El guardia volvió a disparar y entonces se sintió morir. Enormes vacíos se abrieron en ella, por detrás de la niebla que creaba el dolor. Un dolor que sobrepasaba la cabeza y que no reconocía los límites del cráneo, un dolor sin dimensión y al mismo tiempo muy concreto, sobre la línea misma de lo tolerable, sobre la línea misma de lo concebible. Ya no se movía pero en su cuerpo hervía toda la existencia. María Anselma se arrodilló ante ella y mientras la tocaba empezó a gimotear.
—Pero Ana, mira que eras terca, la más terca de todas, hasta para morir, la más terca.
Luego, en voz muy baja, como si quisiera que sólo la oyera el cadáver, musitó: —¿Ya ves qué cuerpo tenías? ¿Y los pechos? ¿Ya los ves, desgraciada, ya los ves? Eran como dos manzanas verdes que querían crecer y no se atrevían, como dijo una vez Zulema, que te quería, y más de lo que piensas, que te adoraba. ¿Y ahora qué? ¿Dónde están esos ojos que parecían dos luces que querían fugarse de sus cuencas? ¿Dónde? Ya los veo, están abiertos como los de un despeñado, ya los veo, Ana, y me espantan, y me espantan Pero yo no hice la lista, te lo juro, Ana, te lo juro. Ah, si no te hubieses hecho notar tanto… Pero, claro, tú te hacías notar aunque no quisieras. ¿Dónde están tus ojos, Ana, dónde está tu orgullo?
El oficial, que llevaba unos segundos observándola, empezaba a estar harto de aquel teatro y se acercó a ella.
—¿Está usted en su sano Juicio? —gritó.
María Anselma se incorporó algo avergonzada y dejó que los guardias, que ya habían empezado a meter los cuerpos en las cajas, hiciesen su trabajo.

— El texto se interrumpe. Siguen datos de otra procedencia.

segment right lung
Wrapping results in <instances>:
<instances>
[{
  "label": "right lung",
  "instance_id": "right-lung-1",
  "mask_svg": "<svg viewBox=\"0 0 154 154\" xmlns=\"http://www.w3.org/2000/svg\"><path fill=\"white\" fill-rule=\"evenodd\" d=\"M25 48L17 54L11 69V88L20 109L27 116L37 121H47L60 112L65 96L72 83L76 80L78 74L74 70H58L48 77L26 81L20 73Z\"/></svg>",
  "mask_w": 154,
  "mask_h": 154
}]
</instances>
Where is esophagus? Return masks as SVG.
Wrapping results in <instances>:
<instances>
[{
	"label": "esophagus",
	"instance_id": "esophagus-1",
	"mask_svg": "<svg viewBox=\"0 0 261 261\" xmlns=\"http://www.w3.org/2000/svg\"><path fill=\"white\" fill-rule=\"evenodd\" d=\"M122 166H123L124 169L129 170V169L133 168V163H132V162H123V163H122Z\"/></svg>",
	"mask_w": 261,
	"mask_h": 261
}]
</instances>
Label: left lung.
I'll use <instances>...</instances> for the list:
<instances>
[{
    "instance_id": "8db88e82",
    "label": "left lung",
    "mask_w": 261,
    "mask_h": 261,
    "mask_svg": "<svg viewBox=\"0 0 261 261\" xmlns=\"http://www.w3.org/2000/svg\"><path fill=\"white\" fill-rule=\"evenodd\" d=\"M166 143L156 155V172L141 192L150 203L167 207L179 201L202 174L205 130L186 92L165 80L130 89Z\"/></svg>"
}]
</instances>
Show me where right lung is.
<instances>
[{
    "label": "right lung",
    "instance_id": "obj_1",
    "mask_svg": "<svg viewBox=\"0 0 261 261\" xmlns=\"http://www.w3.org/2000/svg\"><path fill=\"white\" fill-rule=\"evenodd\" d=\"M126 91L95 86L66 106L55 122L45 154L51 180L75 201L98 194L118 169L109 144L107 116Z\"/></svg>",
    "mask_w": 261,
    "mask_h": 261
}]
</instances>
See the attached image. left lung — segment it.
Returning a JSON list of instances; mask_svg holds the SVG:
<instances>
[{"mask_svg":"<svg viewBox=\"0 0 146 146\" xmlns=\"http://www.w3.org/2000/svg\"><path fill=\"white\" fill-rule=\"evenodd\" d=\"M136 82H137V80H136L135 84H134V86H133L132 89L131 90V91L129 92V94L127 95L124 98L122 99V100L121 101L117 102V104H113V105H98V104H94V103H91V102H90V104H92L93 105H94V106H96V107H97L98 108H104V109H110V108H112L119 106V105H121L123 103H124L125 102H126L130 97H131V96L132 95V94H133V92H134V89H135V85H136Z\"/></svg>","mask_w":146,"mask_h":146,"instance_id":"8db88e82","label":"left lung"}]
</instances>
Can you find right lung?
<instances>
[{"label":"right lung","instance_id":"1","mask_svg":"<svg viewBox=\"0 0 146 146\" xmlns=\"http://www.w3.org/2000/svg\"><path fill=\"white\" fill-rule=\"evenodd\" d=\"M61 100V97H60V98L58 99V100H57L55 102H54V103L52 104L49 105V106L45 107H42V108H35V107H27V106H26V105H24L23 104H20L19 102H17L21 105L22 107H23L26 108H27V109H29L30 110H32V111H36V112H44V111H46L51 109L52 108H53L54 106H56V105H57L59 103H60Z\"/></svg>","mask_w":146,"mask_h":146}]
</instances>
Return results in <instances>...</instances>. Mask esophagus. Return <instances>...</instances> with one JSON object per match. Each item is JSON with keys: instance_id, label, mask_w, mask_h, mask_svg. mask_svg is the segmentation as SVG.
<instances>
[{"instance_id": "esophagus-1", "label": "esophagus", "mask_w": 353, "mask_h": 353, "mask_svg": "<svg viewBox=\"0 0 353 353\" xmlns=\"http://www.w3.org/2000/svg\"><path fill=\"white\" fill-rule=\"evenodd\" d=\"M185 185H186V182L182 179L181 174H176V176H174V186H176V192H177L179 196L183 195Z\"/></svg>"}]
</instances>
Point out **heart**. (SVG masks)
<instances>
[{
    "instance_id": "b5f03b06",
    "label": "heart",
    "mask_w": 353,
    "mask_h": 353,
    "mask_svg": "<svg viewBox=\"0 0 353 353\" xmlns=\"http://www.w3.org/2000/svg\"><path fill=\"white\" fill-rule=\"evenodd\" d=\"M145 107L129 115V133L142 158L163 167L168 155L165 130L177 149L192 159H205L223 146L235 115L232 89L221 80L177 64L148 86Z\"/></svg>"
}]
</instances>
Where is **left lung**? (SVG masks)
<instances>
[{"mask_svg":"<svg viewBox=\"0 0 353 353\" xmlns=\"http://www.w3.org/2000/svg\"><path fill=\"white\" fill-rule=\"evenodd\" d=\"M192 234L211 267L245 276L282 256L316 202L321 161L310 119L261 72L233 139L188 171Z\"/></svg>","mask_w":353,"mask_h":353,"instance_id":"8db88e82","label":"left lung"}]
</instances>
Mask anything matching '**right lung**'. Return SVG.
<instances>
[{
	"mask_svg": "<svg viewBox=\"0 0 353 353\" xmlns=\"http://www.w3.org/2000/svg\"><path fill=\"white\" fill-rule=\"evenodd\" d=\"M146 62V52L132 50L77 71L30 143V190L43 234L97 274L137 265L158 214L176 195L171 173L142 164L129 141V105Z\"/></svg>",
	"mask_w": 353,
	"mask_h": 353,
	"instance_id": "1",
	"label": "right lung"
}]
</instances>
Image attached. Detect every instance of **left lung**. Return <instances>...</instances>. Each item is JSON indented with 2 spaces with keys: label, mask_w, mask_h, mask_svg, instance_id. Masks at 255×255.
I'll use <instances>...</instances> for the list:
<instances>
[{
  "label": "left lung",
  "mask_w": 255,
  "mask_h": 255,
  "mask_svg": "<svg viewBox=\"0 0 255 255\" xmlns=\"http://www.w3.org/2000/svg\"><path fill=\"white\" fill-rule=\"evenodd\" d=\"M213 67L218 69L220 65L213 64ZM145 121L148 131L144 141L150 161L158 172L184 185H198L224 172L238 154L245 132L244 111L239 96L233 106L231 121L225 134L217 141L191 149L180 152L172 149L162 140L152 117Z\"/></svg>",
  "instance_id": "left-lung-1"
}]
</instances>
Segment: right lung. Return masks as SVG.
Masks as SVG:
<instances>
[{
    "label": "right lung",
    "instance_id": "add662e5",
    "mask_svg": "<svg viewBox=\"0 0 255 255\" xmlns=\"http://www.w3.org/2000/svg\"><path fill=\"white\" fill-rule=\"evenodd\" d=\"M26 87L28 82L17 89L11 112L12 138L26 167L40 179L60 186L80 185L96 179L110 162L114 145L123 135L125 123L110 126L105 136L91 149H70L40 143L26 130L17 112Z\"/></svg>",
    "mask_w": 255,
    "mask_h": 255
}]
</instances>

La misma mañana de la ejecución María, hermana de Dionisia, y otros familiares de las trece condenadas se presentaron en la cárcel para solicitar el aplazamiento de la sentencia. Pero en la cárcel les dijeron que ya estaban muertas y tomaron la carretera del cementerio con la esperanza de poder ver los cadáveres.
Al llegar al camposanto, no vieron a nadie a la entrada y cruzaron la columnata como almas en pena. Luego atravesaron el Jardín del Recuerdo y tampoco allí vieron a nadie. Sólo los árboles frondosos, grandes y bien nutridos por la muerte, pudieron observar cómo torcían hacia la izquierda y, antes de llegar a la capilla, rodeaban un edificio de ladrillo rojo y se adentraban en un pasadizo, donde se perdieron de vista. Después pasaron bajo un arco y cruzaron un corredor que concluía en una puerta negra sobre un muro ocre. Era la del depósito. La empujaron y se toparon de frente con las cajas abiertas, mostrando los cadáveres.